研究目的
To develop a new algorithm for terahertz computed tomography that accounts for beam profile intensities, refraction, and reflection, enabling nondestructive testing of materials transparent to X-rays by reconstructing deviations from a known CAD model.
研究成果
The proposed MCSRT model and linearized reconstruction algorithm effectively handle THz tomography for nondestructive testing, outperforming existing methods like FRT in simulating beam propagation and reconstructing defects. Experiments show successful detection and localization of defects, though limitations exist in blind zones and for non-central defects. Future work should include model updates during reconstruction, incorporation of diffraction, and enhanced acquisition techniques to address blind zone issues.
研究不足
The method assumes small deviations from the CAD model; large defects or high refraction losses may not be accurately reconstructed. Defects in blind zones (due to refraction) lead to missing information and reconstruction inaccuracies. The model does not account for diffraction effects, and computational expense increases for 3D extensions. Early stopping in iterative reconstruction can reduce artifacts but may compromise accuracy.

[Listed records]:
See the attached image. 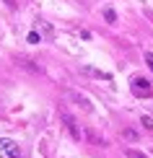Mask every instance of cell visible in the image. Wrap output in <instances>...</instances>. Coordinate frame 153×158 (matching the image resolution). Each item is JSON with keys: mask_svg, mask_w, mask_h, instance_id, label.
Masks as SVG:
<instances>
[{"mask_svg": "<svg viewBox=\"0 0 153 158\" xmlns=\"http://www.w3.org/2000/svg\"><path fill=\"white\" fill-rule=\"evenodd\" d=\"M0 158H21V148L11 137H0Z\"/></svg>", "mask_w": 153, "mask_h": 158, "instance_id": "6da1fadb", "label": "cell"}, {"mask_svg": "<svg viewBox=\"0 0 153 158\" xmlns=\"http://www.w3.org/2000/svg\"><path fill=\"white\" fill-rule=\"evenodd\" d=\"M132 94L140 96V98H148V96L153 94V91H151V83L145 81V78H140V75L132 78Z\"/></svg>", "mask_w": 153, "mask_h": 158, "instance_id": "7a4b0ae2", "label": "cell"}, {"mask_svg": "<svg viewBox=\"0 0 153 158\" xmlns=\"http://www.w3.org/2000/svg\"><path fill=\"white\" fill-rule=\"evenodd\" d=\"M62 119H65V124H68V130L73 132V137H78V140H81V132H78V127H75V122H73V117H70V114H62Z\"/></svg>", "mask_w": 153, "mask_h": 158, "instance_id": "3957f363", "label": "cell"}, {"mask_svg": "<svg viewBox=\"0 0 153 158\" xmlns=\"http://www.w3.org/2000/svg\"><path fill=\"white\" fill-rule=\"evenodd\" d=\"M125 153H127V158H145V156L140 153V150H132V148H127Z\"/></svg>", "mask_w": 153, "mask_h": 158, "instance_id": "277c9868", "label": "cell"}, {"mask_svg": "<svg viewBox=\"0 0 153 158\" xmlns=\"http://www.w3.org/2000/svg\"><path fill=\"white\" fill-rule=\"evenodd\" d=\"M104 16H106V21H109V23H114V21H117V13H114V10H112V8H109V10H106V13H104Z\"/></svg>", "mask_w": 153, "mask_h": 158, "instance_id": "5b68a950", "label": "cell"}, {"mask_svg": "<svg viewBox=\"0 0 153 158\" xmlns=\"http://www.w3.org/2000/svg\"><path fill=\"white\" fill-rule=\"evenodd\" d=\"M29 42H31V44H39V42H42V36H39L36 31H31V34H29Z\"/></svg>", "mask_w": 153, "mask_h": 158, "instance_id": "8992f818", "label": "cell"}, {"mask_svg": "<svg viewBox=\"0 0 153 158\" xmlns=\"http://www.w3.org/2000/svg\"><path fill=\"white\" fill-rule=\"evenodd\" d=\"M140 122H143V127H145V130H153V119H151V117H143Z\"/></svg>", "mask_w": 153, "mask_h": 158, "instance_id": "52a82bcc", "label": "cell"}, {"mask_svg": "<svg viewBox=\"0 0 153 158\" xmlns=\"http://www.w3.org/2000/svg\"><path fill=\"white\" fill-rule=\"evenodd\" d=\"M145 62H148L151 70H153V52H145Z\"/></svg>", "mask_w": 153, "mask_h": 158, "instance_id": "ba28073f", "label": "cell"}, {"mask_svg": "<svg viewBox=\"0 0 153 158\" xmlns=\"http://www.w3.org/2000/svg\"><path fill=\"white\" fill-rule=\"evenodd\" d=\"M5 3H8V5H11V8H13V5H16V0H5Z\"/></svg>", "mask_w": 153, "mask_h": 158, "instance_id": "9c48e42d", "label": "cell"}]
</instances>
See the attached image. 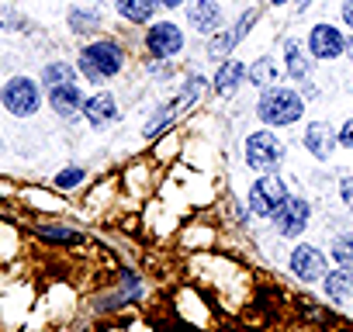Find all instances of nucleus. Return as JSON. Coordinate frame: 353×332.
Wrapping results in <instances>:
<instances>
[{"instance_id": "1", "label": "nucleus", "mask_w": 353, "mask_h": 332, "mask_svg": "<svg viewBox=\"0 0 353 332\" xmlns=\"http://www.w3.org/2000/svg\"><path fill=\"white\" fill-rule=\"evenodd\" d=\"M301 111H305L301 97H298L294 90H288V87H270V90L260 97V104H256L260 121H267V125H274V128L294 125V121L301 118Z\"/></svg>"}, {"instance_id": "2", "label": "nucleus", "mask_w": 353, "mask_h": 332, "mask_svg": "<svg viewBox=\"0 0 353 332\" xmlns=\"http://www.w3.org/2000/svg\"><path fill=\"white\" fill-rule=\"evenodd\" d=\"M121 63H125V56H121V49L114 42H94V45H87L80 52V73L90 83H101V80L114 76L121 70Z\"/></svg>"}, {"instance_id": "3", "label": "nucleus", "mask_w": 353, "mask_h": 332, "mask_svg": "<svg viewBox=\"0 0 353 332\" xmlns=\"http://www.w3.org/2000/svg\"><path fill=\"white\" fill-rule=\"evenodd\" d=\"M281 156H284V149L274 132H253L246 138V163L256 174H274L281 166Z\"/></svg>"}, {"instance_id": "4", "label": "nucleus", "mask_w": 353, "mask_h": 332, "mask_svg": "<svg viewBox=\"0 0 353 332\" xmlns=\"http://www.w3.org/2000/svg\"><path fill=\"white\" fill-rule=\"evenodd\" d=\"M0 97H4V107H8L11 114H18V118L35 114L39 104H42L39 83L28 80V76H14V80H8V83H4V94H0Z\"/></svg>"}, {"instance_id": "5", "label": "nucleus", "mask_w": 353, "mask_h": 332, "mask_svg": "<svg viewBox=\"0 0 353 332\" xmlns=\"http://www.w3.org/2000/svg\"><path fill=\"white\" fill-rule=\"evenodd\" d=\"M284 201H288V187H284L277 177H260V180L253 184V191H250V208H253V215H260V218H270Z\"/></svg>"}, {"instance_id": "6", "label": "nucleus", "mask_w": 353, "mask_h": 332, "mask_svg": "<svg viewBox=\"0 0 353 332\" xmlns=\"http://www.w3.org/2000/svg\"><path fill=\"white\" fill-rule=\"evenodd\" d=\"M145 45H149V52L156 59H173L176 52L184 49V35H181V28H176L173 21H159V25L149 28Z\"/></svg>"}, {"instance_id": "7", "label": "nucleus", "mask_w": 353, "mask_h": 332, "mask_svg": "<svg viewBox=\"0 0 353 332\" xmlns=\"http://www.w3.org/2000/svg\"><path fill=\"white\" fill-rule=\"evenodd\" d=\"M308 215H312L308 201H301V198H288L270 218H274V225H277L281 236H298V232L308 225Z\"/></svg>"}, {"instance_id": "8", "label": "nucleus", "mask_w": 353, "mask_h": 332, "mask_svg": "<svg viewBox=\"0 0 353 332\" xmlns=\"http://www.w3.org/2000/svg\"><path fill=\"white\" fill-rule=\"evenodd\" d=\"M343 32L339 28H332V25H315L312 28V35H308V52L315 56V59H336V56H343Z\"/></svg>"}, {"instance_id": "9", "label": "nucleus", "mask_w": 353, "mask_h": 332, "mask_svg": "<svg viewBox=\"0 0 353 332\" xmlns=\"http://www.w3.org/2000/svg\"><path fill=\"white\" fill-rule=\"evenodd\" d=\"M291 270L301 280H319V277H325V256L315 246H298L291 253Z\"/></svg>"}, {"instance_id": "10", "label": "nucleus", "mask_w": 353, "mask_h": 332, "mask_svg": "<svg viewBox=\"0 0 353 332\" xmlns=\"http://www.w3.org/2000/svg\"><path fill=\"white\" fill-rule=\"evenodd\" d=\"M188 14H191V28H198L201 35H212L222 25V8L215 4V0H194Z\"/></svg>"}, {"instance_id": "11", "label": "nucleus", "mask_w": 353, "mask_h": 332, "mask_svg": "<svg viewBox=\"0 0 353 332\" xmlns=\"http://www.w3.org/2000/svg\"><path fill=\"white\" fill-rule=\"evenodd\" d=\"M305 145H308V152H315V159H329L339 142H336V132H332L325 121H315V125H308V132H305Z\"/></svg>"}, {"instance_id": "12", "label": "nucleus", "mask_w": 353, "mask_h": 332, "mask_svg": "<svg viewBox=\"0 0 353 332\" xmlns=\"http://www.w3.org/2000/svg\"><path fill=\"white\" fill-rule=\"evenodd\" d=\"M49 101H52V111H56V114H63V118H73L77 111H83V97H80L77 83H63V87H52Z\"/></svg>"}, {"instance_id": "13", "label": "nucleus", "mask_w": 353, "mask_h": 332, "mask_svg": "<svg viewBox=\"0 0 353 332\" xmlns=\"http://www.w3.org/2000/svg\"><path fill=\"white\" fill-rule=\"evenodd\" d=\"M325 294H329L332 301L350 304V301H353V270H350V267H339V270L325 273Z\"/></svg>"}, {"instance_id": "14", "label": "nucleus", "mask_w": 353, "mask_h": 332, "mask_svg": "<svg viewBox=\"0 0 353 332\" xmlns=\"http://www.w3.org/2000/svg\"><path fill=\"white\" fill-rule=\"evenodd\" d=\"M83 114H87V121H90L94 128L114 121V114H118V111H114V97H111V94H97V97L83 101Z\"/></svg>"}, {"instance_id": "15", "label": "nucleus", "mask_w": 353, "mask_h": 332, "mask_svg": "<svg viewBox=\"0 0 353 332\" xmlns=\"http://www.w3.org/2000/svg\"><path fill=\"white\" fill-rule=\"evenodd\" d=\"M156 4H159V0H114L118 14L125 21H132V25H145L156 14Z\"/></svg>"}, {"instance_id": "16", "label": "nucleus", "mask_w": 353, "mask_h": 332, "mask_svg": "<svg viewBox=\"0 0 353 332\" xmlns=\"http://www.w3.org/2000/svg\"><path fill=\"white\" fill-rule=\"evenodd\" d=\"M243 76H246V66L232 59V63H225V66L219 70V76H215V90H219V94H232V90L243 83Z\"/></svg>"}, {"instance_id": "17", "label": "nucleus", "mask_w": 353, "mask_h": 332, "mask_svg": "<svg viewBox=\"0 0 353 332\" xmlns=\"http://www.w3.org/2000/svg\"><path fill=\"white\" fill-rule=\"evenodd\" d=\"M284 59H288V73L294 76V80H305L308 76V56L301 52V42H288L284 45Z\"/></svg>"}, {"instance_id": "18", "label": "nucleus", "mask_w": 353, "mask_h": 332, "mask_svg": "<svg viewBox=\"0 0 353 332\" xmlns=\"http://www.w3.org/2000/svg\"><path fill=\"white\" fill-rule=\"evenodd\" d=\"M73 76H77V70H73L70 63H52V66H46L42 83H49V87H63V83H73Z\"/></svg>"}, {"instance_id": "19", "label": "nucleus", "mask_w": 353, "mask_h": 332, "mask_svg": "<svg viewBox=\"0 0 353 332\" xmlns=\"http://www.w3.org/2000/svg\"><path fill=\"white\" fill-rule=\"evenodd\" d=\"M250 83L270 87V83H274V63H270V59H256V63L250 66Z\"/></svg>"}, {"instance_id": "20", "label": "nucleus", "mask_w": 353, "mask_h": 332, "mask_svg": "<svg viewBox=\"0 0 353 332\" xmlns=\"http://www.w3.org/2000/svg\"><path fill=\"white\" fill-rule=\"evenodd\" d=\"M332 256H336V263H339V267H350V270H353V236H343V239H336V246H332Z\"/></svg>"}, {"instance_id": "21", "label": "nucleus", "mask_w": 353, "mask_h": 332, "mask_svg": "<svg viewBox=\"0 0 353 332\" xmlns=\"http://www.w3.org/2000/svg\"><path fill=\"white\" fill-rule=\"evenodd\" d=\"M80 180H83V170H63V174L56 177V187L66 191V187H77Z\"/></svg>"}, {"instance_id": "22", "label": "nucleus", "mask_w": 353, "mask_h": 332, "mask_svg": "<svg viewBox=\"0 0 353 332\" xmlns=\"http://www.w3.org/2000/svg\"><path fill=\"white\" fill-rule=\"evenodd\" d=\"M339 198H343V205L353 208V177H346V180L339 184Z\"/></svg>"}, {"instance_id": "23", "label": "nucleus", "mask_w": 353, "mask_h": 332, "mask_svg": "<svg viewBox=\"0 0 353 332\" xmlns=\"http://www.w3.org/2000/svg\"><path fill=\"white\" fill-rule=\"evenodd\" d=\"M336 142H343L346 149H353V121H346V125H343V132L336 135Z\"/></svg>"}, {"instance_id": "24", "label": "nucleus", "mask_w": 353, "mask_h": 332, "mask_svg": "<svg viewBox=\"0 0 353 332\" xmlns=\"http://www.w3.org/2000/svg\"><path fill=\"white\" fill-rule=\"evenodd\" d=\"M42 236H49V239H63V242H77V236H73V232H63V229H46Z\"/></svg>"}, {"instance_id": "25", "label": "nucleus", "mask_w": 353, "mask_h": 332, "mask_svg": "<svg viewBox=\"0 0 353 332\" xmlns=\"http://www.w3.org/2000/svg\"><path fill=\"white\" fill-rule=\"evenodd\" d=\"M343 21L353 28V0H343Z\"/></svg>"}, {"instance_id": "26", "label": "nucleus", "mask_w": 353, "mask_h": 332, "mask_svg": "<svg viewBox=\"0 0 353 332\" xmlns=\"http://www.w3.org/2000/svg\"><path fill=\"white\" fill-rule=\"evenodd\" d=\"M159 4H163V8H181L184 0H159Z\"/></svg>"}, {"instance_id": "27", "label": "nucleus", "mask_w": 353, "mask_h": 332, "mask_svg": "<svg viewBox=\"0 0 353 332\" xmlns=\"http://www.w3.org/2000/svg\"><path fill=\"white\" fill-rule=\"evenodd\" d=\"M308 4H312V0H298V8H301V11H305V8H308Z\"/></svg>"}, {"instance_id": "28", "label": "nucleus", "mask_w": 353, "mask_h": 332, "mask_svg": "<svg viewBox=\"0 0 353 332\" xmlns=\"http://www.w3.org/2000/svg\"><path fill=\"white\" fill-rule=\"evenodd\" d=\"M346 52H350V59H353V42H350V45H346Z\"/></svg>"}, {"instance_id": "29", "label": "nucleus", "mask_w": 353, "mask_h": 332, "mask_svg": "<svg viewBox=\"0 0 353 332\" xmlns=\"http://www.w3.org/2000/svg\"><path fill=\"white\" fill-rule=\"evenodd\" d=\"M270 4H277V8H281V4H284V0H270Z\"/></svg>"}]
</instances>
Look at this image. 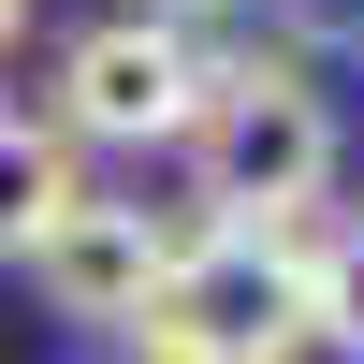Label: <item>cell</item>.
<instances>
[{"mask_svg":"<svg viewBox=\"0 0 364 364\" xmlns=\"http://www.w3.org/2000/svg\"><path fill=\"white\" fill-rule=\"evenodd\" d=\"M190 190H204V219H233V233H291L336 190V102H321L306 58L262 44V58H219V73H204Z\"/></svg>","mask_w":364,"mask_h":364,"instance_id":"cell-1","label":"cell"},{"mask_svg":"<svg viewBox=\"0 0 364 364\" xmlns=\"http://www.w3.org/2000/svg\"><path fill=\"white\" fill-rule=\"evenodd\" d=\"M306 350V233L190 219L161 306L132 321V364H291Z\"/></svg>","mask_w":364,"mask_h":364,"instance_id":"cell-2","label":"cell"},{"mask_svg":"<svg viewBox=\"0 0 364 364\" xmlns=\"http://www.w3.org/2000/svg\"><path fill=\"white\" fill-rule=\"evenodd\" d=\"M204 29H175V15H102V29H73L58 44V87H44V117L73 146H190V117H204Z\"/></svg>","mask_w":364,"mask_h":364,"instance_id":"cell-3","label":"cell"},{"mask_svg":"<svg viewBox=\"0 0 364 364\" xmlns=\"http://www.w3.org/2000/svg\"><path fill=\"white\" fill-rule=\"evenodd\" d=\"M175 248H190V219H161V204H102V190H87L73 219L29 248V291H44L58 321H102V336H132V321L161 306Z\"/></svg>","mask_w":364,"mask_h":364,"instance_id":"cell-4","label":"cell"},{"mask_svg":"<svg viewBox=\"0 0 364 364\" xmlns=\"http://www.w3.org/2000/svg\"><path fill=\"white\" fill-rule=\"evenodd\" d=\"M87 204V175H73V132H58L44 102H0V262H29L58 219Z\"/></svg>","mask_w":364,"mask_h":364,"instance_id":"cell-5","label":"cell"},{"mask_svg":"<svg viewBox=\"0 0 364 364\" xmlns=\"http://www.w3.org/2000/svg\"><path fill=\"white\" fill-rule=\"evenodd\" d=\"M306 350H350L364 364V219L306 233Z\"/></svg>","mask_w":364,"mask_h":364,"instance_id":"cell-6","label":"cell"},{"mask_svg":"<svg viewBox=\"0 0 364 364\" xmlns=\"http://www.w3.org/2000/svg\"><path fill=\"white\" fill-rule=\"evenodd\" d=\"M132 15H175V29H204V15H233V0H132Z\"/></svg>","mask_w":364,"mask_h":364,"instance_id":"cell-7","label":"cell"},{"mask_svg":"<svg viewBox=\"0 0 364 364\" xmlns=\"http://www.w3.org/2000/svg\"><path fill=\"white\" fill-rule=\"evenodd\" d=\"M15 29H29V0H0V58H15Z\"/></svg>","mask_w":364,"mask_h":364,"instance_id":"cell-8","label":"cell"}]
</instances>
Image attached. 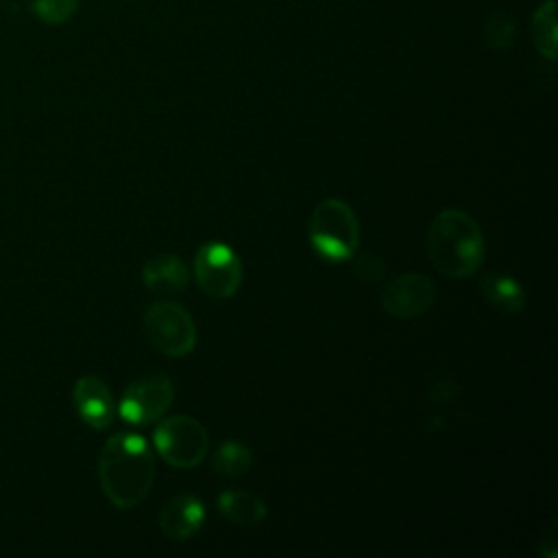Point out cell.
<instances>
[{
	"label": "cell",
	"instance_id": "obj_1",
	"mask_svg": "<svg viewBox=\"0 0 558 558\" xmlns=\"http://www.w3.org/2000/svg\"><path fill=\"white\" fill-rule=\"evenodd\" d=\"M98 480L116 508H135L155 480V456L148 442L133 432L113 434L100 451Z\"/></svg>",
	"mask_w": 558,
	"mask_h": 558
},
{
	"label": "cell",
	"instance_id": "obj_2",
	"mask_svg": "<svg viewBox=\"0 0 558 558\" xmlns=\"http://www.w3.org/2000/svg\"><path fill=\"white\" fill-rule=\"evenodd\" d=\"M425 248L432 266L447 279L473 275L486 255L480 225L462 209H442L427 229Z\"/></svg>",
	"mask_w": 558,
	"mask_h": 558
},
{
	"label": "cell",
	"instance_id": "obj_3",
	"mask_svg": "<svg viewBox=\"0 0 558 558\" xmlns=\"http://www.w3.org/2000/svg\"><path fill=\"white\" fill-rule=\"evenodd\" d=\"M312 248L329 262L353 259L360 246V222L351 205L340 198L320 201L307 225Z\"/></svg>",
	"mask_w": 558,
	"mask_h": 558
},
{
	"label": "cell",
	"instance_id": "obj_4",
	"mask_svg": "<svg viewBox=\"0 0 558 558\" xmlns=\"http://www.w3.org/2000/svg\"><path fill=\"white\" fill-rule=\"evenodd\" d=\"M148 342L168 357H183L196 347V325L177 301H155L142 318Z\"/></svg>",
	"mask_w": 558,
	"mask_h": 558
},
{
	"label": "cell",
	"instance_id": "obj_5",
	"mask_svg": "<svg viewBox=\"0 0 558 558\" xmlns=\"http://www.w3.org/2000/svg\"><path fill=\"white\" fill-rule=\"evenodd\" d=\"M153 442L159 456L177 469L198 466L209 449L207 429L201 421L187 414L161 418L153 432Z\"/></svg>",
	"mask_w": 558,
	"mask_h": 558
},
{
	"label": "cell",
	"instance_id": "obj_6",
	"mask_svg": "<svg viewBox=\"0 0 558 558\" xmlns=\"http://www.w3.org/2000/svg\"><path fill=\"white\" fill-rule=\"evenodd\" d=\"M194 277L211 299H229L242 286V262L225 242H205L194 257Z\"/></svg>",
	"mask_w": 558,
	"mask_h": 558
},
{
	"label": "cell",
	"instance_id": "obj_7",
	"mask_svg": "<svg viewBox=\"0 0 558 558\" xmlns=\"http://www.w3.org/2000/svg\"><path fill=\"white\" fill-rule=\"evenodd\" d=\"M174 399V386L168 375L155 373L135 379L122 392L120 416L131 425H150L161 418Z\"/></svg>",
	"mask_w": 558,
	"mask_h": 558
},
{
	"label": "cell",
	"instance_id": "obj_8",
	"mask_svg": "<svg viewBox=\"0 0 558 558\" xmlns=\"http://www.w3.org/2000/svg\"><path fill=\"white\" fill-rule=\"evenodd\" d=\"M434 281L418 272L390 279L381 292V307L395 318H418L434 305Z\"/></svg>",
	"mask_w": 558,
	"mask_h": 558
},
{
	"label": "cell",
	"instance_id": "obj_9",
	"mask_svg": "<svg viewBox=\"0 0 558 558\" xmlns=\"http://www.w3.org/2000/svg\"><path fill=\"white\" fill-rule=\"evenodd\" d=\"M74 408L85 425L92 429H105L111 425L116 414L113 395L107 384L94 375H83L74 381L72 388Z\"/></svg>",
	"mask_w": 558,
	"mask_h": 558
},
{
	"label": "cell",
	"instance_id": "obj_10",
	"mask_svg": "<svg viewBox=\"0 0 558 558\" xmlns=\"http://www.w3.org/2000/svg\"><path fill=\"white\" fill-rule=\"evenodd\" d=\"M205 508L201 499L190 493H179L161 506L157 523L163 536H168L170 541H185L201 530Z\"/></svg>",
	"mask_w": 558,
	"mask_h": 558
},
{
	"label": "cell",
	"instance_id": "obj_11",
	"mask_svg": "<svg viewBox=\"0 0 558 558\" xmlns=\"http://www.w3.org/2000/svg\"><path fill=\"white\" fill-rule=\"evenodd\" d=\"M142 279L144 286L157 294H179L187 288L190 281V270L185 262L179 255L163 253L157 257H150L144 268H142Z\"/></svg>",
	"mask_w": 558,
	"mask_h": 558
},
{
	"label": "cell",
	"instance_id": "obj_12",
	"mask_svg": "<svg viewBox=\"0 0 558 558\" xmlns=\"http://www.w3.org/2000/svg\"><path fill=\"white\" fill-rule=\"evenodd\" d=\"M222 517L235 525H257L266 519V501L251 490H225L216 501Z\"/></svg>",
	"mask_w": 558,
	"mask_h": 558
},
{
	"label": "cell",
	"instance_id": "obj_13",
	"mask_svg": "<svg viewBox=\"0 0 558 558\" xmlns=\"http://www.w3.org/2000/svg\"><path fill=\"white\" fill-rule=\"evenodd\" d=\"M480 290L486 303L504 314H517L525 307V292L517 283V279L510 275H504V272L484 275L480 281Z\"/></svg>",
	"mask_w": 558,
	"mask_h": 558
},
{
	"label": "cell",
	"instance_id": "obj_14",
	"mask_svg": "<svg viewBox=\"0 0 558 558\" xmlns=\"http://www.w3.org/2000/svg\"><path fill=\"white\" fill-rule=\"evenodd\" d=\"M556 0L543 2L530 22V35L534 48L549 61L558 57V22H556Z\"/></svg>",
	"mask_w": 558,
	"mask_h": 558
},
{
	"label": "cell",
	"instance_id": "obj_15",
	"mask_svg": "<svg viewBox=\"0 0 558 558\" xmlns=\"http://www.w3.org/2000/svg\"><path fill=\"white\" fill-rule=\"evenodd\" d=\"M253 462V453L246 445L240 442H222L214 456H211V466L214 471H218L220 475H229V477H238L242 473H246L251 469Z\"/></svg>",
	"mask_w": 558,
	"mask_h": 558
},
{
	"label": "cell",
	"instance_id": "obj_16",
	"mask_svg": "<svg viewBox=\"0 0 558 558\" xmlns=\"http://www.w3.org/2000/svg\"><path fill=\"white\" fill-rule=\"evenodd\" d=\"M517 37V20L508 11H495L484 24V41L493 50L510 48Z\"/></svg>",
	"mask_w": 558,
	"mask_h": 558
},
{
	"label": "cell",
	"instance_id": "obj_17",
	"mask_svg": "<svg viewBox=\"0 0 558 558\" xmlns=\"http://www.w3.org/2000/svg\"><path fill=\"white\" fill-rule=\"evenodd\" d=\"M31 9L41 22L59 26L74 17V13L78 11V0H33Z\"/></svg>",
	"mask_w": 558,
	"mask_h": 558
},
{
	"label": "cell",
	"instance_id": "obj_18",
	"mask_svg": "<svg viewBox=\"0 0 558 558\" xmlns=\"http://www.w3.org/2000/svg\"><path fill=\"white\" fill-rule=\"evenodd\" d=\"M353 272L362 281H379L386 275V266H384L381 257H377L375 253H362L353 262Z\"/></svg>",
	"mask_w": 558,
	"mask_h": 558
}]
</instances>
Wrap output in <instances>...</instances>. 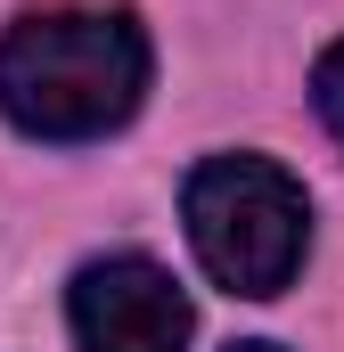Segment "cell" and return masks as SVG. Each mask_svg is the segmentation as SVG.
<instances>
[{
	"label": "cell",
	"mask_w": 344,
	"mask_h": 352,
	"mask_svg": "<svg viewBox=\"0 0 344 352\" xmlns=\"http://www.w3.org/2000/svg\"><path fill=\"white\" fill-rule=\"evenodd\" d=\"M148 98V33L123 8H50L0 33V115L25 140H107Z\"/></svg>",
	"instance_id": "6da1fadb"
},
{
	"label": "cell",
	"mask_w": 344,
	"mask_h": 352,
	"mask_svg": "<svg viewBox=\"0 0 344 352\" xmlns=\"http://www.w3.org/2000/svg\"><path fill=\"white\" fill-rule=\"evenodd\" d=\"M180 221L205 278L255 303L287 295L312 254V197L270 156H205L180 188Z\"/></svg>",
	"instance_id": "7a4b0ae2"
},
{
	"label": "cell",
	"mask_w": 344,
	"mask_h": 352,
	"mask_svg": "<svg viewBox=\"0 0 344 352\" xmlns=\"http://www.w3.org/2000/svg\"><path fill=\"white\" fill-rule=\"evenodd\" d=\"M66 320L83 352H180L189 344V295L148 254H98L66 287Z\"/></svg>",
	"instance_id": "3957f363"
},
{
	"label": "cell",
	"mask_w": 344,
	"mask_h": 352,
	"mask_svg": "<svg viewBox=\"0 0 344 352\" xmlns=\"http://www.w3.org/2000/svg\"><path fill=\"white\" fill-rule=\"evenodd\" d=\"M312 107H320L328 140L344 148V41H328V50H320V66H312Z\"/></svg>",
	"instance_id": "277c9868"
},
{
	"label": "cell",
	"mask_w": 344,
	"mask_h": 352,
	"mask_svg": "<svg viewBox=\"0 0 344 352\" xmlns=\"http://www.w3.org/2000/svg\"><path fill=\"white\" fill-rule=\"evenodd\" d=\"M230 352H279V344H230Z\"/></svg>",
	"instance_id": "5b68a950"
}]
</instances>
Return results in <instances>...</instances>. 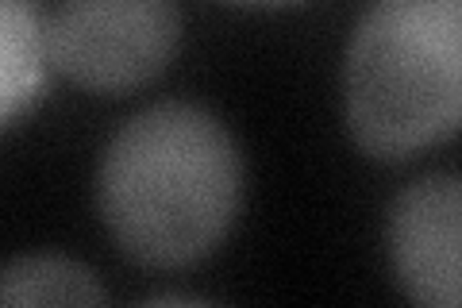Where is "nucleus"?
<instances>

[Set task]: Check each statement against the terahertz tomography summary above and mark it yes or no, quoting the words of the summary that decide it. 1. The model accounts for diffraction effects. 2. Experiments found where defects were located. 3. Early stopping in iterative reconstruction is said to improve accuracy.

[Result below]:
1. No: "The model does not account for diffraction effects"
2. Yes: "Experiments show successful detection and localization of defects"
3. No: "Early stopping in iterative reconstruction can reduce artifacts but may compromise accuracy."